PROBLEM TO WORK ON: Only the lines holding the string "States" are needed; copy each of them from the data.

DATA SUPPLIED:
[Start of Attachment]
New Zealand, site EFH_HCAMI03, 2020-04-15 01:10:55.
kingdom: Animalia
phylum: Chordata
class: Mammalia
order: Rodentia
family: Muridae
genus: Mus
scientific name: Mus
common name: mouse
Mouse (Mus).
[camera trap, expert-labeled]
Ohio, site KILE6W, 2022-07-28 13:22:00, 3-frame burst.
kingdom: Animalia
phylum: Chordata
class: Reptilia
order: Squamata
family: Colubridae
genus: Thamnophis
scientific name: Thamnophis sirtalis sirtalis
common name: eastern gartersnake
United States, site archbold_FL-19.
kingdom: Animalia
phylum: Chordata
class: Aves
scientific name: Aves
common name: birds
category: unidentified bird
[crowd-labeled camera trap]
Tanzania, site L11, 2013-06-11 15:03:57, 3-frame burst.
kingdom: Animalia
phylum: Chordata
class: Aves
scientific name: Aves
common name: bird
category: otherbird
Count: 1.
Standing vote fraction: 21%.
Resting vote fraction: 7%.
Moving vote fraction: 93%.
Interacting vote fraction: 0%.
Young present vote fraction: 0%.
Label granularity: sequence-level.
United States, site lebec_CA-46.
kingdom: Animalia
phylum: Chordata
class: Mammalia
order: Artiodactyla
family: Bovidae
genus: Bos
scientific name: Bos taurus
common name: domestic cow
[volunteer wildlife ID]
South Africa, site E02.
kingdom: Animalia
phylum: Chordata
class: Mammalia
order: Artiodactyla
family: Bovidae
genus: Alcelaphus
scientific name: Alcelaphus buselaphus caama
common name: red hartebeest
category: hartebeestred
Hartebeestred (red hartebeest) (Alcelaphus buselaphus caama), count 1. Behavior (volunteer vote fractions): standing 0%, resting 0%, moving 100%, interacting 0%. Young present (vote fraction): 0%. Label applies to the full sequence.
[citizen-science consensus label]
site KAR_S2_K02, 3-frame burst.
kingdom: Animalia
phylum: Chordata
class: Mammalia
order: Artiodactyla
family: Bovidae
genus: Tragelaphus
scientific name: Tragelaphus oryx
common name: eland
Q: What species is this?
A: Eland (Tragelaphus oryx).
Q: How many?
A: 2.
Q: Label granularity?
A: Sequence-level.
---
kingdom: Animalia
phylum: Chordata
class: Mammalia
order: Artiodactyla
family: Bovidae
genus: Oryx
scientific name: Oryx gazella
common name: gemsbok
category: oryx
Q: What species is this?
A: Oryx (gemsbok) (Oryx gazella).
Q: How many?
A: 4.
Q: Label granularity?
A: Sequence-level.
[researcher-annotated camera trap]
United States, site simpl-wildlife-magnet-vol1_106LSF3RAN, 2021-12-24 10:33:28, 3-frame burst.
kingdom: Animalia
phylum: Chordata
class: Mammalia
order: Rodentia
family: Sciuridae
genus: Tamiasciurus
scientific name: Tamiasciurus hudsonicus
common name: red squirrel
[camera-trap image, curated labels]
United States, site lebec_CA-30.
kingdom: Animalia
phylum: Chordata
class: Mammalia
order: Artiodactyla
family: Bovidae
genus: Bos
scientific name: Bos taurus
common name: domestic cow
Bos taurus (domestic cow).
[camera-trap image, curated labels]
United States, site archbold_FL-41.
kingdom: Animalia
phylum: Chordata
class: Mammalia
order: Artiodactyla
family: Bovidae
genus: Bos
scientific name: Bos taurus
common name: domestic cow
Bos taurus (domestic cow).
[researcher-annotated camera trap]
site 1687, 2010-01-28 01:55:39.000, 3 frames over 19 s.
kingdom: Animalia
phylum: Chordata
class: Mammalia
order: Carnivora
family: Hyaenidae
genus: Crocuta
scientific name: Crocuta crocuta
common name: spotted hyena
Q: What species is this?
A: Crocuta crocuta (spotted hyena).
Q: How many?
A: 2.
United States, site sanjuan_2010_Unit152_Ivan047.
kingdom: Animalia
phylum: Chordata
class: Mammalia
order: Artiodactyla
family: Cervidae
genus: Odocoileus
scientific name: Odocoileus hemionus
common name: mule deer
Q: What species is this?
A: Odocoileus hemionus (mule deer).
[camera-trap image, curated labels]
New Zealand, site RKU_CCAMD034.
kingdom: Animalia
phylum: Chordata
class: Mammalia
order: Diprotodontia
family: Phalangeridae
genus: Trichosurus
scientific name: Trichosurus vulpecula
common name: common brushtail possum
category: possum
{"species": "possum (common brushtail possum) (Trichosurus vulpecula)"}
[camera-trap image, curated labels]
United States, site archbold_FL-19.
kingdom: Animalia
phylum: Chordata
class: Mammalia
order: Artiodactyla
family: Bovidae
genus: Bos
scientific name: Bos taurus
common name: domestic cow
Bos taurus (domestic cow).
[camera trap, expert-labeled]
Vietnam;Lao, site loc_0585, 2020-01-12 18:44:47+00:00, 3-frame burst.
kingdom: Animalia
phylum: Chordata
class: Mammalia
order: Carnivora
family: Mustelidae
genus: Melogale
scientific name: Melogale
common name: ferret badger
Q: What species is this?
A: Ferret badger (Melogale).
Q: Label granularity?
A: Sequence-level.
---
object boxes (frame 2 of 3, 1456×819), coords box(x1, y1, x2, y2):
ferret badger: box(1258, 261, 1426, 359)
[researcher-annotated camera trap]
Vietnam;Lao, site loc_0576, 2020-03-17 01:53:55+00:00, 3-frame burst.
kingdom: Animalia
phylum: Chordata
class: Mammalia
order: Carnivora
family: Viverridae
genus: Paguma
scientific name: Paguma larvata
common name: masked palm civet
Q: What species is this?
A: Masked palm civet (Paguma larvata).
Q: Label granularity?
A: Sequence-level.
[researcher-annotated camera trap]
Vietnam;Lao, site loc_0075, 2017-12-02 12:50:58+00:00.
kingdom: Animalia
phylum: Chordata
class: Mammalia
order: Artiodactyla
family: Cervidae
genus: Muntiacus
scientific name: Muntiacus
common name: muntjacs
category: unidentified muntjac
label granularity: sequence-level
[End of Attachment]
ANSWER TO THIS PROBLEM:
United States, site archbold_FL-19.
United States, site lebec_CA-46.
United States, site simpl-wildlife-magnet-vol1_106LSF3RAN, 2021-12-24 10:33:28, 3-frame burst.
United States, site lebec_CA-30.
United States, site archbold_FL-41.
United States, site sanjuan_2010_Unit152_Ivan047.
United States, site archbold_FL-19.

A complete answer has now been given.